Please output the data exactly, minus pictures.

## [GIVEN DATA]
☆ ☆ ☆

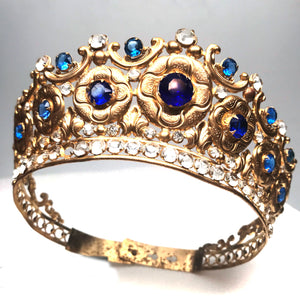 THIS ITEM HAS SOLD** Antique Nineteeth Century Gilded Brass French Santos Diadem Crown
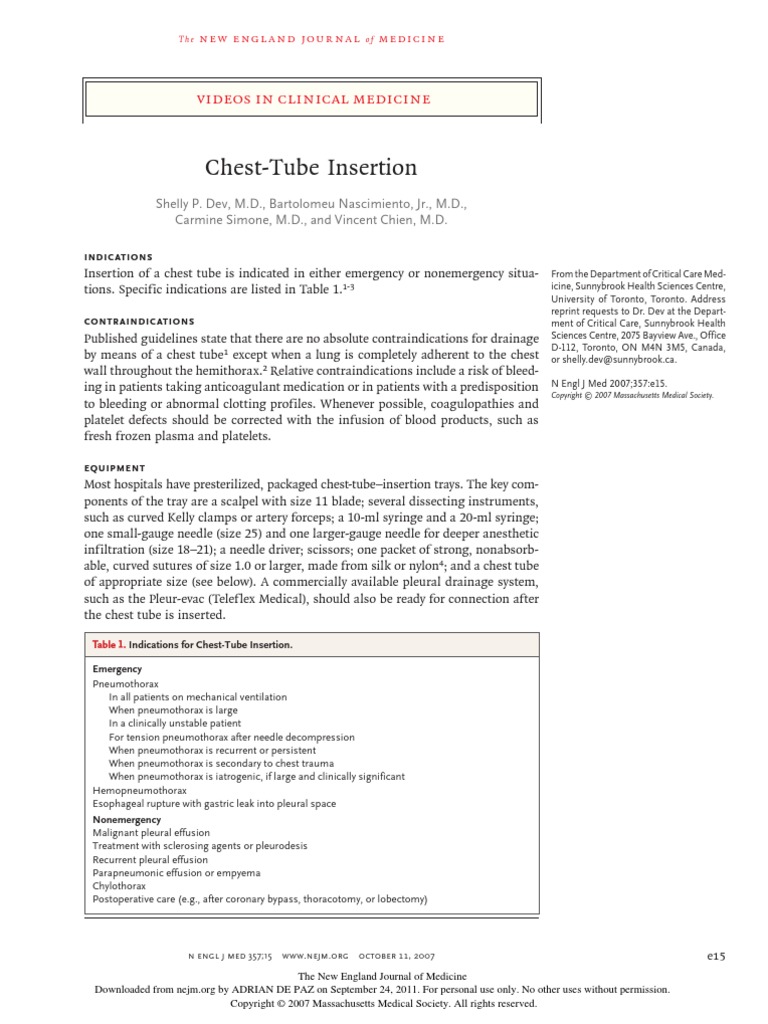 Chest Tube Insertion | PDF | Thorax | Pulmonology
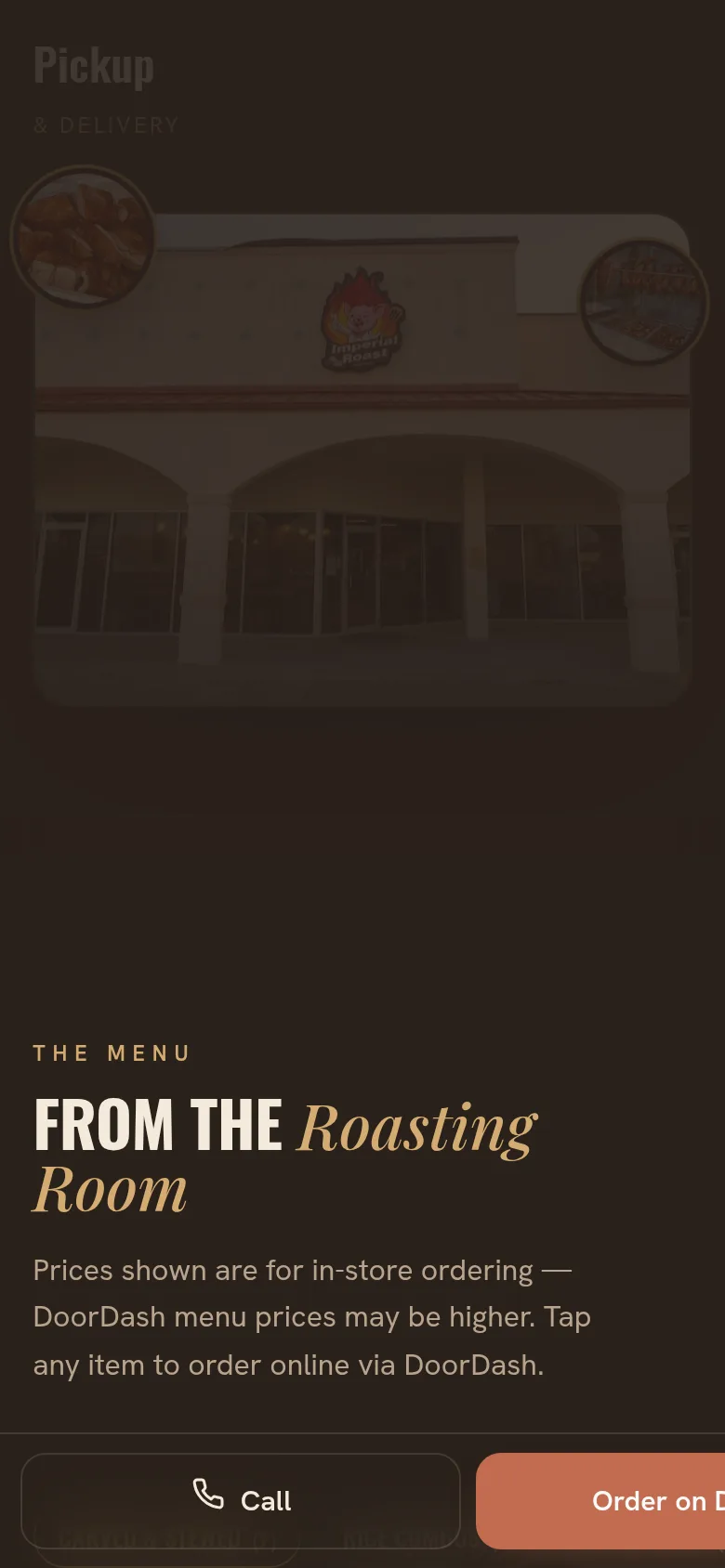 Imperial Roast BBQ House mobile website concept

☆ ☆ ☆

## [TASK ANSWER]
 THIS ITEM HAS SOLD** Antique Nineteeth Century Gilded Brass French Santos Diadem Crown
 Chest Tube Insertion | PDF | Thorax | Pulmonology
 Imperial Roast BBQ House mobile website concept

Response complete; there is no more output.